Use this file to discover all available pages before exploring further.

Overview

Transform any text into natural, expressive speech using Fish Audio’s advanced TTS models. Choose from pre-made voices or use your own cloned voices. Discover the world’s best cloned voices models on our Discovery page.

Quick Start

Web Interface

The easiest way to generate speech:
1

Visit Playground

Go to fish.audio and log in
2

Enter Your Text

Type or paste the text you want to convert
3

Choose a Voice

Select from available voices or use your own
4

Generate

Click “Generate” and download your audio

Using the SDK

1

Install the SDK

pip install fish-audio-sdk
2

Basic Usage

Generate speech with just a few lines of code:
from fishaudio import FishAudio
from fishaudio.utils import save

# Initialize client
client = FishAudio(api_key="your_api_key_here")

# Generate speech
audio = client.tts.convert(
    text="Hello, world!",
    reference_id="your_voice_model_id"
)
save(audio, "output.mp3")

print("✓ Audio saved to output.mp3")

Voice Options

Using Pre-made Voices

Browse and select voices from the playground:
# Use a voice from the playground
audio = client.tts.convert(
    text="Welcome to Fish Audio!",
    reference_id="7f92f8afb8ec43bf81429cc1c9199cb1"
)

Using Your Cloned Voice

Use voices you’ve created:
# Use your own cloned voice
audio = client.tts.convert(
    text="This is my custom voice speaking",
    reference_id="your_model_id"
)

Using Reference Audio

Provide reference audio directly:
from fishaudio.types import ReferenceAudio

# Use reference audio on-the-fly
with open("voice_sample.wav", "rb") as f:
    audio = client.tts.convert(
        text="Hello from reference audio",
        references=[
            ReferenceAudio(
                audio=f.read(),
                text="Sample text from the audio"
            )
        ]
    )

Model Selection

Choose the right model for your needs:
ModelBest ForQualitySpeed
s1PrototypingExcellentFast
s2-proLatest featuresExcellentFastest
Specify a model in your request:
# Using the latest model (default)
audio = client.tts.convert(text="Hello world")

Advanced Options

Audio Formats

Choose your output format:
audio = client.tts.convert(
    text="Your text here",
    format="mp3",  # Options: "mp3", "wav", "pcm", "opus"
    mp3_bitrate=128  # For MP3: 64, 128, or 192
)

Chunk Length

Control text processing chunks:
audio = client.tts.convert(
    text="Long text content...",
    chunk_length=200  # 100-300 characters per chunk
)

Latency Mode

Optimize for speed or quality:
audio = client.tts.convert(
    text="Quick response needed",
    latency="balanced"  # "normal" or "balanced"
)
Balanced mode reduces latency to ~300ms but may slightly decrease stability.

Direct API Usage

For direct API calls without the SDK:
import httpx
import ormsgpack

# Prepare request
request_data = {
    "text": "Hello, world!",
    "reference_id": "your_model_id",
    "format": "mp3"
}

# Make API call
with httpx.Client() as client:
    response = client.post(
        "https://api.fish.audio/v1/tts",
        content=ormsgpack.packb(request_data),
        headers={
            "authorization": "Bearer YOUR_API_KEY",
            "content-type": "application/msgpack",
            "model": "s2-pro"
        }
    )
    
    # Save audio
    with open("output.mp3", "wb") as f:
        f.write(response.content)

Streaming Audio

Stream audio for real-time applications:
# Stream audio chunks
audio_stream = client.tts.stream(
    text="Streaming this text in real-time",
    reference_id="model_id"
)

with open("stream_output.mp3", "wb") as f:
    for chunk in audio_stream:
        f.write(chunk)
        # Process chunk immediately for real-time playback

Streaming with Timestamps

Use the Text to Speech Stream with Timestamps API when you need generated audio and alignment data in the same stream.

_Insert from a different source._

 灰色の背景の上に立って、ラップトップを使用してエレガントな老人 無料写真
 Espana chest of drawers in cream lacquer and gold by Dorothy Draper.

This endpoint returns Server-Sent Events where each event includes an audio_base64 chunk and, when available, the latest cumulative alignment snapshot for a chunk_seq. Clients should concatenate audio chunks in arrival order and replace stored alignment snapshots by chunk_seq.
Timestamped streaming is best for karaoke-style highlighting, synchronized captions, phrase progress indicators, and timeline editing. For this endpoint, prefer opus over mp3 when possible because Opus provides cleaner streaming boundaries for alignment.

Adding Emotions

The (parenthesis) syntax below applies to the S1 model. S2 uses [bracket] syntax with natural language descriptions and is not limited to a fixed set of tags. See the Models Overview for details.
Make your speech more expressive:
# Add emotion markers to your text
emotional_text = """
(excited) I just won the lottery!
(sad) But then I lost the ticket.
(laughing) Just kidding, I found it!
"""

audio = client.tts.convert(
    text=emotional_text,
    reference_id="model_id"
)
Available emotions:
  • Basic: (happy), (sad), (angry), (excited), (calm)
  • Tones: (shouting), (whispering), (soft tone)
  • Effects: (laughing), (sighing), (crying)
For more precise control over pronunciation and additional paralanguage features like pauses and breathing, see Fine-grained Control.

Best Practices

Text Preparation

Do:
  • Use proper punctuation for natural pauses
  • Add emotion markers for expression
  • Break long texts into paragraphs
  • Use consistent formatting
Don’t:
  • Use ALL CAPS (unless shouting)
  • Mix multiple languages randomly
  • Include special characters unnecessarily
  • Forget punctuation

Performance Tips

  1. Batch Processing: Process multiple texts efficiently
  2. Cache Models: Store frequently used model IDs
  3. Optimize Chunk Size: Use 200 characters for best balance
  4. Handle Errors: Implement retry logic for network issues

Quality Optimization

For best results:
  • Use high-quality reference audio for cloning
  • Choose appropriate emotion markers
  • Test different latency modes
  • Monitor API rate limits

Troubleshooting

Common Issues

No audio output:
  • Check API key validity
  • Verify model ID exists
  • Ensure proper audio format
Poor quality:
  • Use better reference audio
  • Try normal latency mode
  • Check text formatting
Slow generation:
  • Use balanced latency mode
  • Reduce chunk length
  • Check network connection

Code Examples

Batch Processing

from fishaudio.utils import save

texts = [
    "First announcement",
    "Second announcement",
    "Third announcement"
]

for i, text in enumerate(texts):
    audio = client.tts.convert(
        text=text,
        reference_id="model_id"
    )
    save(audio, f"output_{i}.mp3")

Error Handling

import time
from fishaudio.exceptions import FishAudioError

def generate_with_retry(text, max_retries=3):
    for attempt in range(max_retries):
        try:
            audio = client.tts.convert(
                text=text,
                reference_id="model_id"
            )
            return audio
        except FishAudioError as e:
            if attempt < max_retries - 1:
                time.sleep(2 ** attempt)  # Exponential backoff
            else:
                raise e

API Reference

Request Parameters

ParameterTypeDescriptionDefault
textstringText to convertRequired
reference_idstringModel/voice IDNone
formatstringAudio format”mp3”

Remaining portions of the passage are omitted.